EXCERPTED TEXT:

Inline function hooking for Linux on x86-64, in the spirit of MinHook.
SmileHook redirects a function by overwriting its prologue with a jump to a
detour, while keeping the original reachable through a trampoline. It is an
in-process library — it patches code running in the current process — and is
written in safe-by-default Rust with every unsafe block justified. Injecting
code into another process is a separate concern (see the roadmap).
- 14-byte absolute jump (
jmp [rip+0]+ address) — no ±2 GiB range limit. - Faithful trampoline: stolen instructions are relocated with
iced-x86, including rewriting relative branches that no longer reach their target. - Thread-safe patching: every enable/disable freezes the other threads and relocates any caught instruction pointer and stack return address, so a concurrent caller never observes a half-written prologue.
- Atomic batch apply: flip many hooks under a single freeze.
- Hooks by address or by symbol name (via
dlsym). - Refuses unsafe targets: a function whose prologue is shorter than the jump is rejected instead of corrupting the next function.
- C / C++ ABI: link the static library and hook from a native payload.
Status: experimental, x86-64 Linux only. The engine is well tested (see Robustness), but treat it as a 0.x library.
use std::sync::atomic::{AtomicPtr, Ordering};
// Holds the trampoline so the detour can call the original.
static ORIGINAL: AtomicPtr<u8> = AtomicPtr::new(std::ptr::null_mut());
extern "C" fn add(a: i32, b: i32) -> i32 { a + b }
extern "C" fn add_detour(a: i32, b: i32) -> i32 {
let original: extern "C" fn(i32, i32) -> i32 =
unsafe { std::mem::transmute(ORIGINAL.load(Ordering::SeqCst)) };
original(a, b) + 100
}
fn main() -> smilehook::Result<()> {
let registry = smilehook::global();
let target = add as *const () as *mut u8;
// SAFETY: `add_detour` is ABI-compatible with `add`.
let trampoline = unsafe { registry.create(target, add_detour as *const () as *const u8)? };
ORIGINAL.store(trampoline as *mut u8, Ordering::SeqCst);
unsafe { registry.enable(target)? }; // calls to `add` now route through the detour
assert_eq!(add(1, 2), 103);
unsafe { registry.disable(target)? }; // restore the original
assert_eq!(add(1, 2), 3);
Ok(())
}A detour must be ABI-compatible with its target. The original is always
reached through the trampoline returned by create, never by calling the target
again (that would re-enter the detour).
Hook— a single RAII hook. Disabled and freed automatically on drop. Use it for scoped, one-off hooks.Registry— a thread-safe collection of hooks keyed by target address. It rejects duplicates and supports bulk and batched operations. A process-wide instance is available throughsmilehook::global().
- Decode —
iced-x86decodes the target's prologue so that only whole instructions are stolen (at least 14 bytes). - Relocate — those instructions are re-encoded into an executable page
(
mmap), followed by a jump back totarget + N. Calling the trampoline is equivalent to calling the original. - Patch — the prologue is overwritten with a 14-byte absolute indirect
jump:
FF 25 00 00 00 00(jmp qword ptr [rip + 0]) followed by the 8-byte detour address. Unlike anE9 rel32jump, this form has no range limit. - Freeze — every enable, disable, and drop happens under a stop-the-world freeze (see Safety and concurrency), so concurrent callers never execute a partially patched prologue.

SHORT PROBLEM 1:
Extract each line of the records that contains the string "there", treating uppercase and lowercase as distinct.
The records that follow have nothing to do with the SmileHook text above.

DATA FOR THE TASK:
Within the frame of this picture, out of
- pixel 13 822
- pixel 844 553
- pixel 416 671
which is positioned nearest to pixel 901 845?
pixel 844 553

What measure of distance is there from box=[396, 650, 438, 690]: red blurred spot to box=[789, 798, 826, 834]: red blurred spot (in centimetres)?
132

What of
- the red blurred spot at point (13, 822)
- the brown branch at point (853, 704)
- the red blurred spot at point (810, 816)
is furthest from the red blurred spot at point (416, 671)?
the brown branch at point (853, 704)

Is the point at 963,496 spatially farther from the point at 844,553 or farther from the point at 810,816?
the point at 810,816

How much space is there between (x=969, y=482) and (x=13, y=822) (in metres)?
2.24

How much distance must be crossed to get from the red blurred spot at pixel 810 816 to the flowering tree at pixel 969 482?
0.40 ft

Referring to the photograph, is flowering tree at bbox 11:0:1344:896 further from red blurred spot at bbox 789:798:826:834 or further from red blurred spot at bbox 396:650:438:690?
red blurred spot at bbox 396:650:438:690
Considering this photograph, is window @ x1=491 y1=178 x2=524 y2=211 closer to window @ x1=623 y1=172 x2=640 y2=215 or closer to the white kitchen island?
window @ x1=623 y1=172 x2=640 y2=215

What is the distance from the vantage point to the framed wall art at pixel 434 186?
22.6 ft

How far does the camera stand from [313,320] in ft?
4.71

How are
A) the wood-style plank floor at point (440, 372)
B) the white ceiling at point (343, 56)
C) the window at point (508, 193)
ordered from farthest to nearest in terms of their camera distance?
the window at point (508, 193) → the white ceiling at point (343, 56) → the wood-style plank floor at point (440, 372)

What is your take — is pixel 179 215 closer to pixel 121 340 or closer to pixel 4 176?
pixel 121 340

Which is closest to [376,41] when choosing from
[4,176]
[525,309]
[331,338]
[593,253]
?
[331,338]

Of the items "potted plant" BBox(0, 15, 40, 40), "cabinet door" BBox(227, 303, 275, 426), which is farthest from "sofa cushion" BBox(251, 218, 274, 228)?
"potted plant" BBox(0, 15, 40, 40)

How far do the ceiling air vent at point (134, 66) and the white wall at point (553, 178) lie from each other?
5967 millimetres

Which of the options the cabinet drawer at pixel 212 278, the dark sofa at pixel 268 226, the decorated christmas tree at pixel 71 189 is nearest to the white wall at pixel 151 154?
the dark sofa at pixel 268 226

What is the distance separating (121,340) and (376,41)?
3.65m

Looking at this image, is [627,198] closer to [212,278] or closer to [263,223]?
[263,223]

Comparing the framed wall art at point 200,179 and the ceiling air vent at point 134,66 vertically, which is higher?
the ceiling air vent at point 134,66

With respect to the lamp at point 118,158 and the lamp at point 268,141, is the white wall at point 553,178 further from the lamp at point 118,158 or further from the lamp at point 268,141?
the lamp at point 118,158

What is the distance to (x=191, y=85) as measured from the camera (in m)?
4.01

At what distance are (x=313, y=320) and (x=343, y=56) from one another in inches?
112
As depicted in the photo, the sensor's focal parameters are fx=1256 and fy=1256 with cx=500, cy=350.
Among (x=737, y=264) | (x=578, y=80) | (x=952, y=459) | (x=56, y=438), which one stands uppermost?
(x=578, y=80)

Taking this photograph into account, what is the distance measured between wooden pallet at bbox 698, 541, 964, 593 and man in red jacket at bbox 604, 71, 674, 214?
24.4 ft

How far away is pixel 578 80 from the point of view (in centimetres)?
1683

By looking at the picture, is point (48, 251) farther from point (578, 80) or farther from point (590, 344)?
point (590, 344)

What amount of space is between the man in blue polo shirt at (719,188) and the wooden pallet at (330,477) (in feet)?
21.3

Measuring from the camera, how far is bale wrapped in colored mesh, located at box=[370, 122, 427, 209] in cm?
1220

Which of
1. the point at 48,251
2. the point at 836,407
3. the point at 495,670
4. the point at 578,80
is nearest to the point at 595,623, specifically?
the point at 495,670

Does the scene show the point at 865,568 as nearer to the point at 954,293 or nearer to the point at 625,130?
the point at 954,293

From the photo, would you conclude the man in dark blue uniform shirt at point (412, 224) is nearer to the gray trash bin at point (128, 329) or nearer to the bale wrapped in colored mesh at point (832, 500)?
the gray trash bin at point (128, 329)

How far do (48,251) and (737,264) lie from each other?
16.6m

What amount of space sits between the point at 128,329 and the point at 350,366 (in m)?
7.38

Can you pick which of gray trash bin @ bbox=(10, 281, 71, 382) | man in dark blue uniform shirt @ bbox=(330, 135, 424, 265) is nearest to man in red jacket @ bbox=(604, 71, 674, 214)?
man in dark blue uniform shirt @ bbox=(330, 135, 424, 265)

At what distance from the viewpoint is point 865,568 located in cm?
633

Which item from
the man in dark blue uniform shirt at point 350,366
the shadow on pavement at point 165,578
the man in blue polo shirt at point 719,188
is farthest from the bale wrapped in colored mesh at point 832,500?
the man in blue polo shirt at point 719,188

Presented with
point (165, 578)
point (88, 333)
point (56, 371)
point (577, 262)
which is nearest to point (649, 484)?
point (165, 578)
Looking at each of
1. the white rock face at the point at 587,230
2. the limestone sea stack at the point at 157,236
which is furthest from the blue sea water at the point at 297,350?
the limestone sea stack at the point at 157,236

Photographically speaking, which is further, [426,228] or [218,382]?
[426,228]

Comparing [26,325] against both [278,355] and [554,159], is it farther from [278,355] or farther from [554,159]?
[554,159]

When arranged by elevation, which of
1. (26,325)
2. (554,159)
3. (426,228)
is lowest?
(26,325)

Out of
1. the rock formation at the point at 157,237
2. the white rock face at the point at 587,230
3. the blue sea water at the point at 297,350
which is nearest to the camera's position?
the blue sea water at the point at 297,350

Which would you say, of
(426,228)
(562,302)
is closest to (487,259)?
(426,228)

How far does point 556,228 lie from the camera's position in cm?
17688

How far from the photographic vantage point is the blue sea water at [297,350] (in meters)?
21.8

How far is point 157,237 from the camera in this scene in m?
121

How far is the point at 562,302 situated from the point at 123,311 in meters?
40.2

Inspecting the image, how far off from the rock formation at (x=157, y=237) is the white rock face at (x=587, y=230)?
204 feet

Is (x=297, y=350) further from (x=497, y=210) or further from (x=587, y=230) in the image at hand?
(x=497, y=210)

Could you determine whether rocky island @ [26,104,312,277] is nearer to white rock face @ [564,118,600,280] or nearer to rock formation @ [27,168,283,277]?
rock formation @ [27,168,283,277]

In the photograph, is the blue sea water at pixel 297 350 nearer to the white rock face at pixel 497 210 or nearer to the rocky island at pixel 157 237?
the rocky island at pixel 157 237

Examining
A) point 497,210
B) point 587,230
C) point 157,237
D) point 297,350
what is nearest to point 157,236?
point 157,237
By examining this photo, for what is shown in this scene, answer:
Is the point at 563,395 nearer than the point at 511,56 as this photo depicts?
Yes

SHORT PROBLEM 2:
Resume the SmileHook README after its final sentence.

TASK RESPONSE 1:
What measure of distance is there from box=[396, 650, 438, 690]: red blurred spot to box=[789, 798, 826, 834]: red blurred spot (in centimetres)?
How much space is there between (x=969, y=482) and (x=13, y=822) (in metres)?

TASK RESPONSE 2:
iced-x86's BlockEncoder handles the subtle part: if a stolen relative
call/jmp can no longer reach its target from the trampoline, it is rewritten
as an indirect jump with the absolute address stored out of line. The jump back
is handed to the encoder as a block instruction (not appended by hand) so the
layout stays correct. Because the encoder does not report a usable offset for an
instruction it rewrites this way, SmileHook re-derives each relocated offset by
decoding the encoded trampoline, and records a boundary map (original offset
→ trampoline offset) used to fix up any thread frozen mid-prologue.
symbol_address resolves an exported function through dlsym(RTLD_DEFAULT, …),
and Registry::create_by_symbol hooks it in one step — handy for intercepting
library functions such as glXSwapBuffers or vkQueuePresentKHR:
let trampoline = unsafe {
smilehook::global().create_by_symbol("strlen", my_strlen as *const () as *const u8)?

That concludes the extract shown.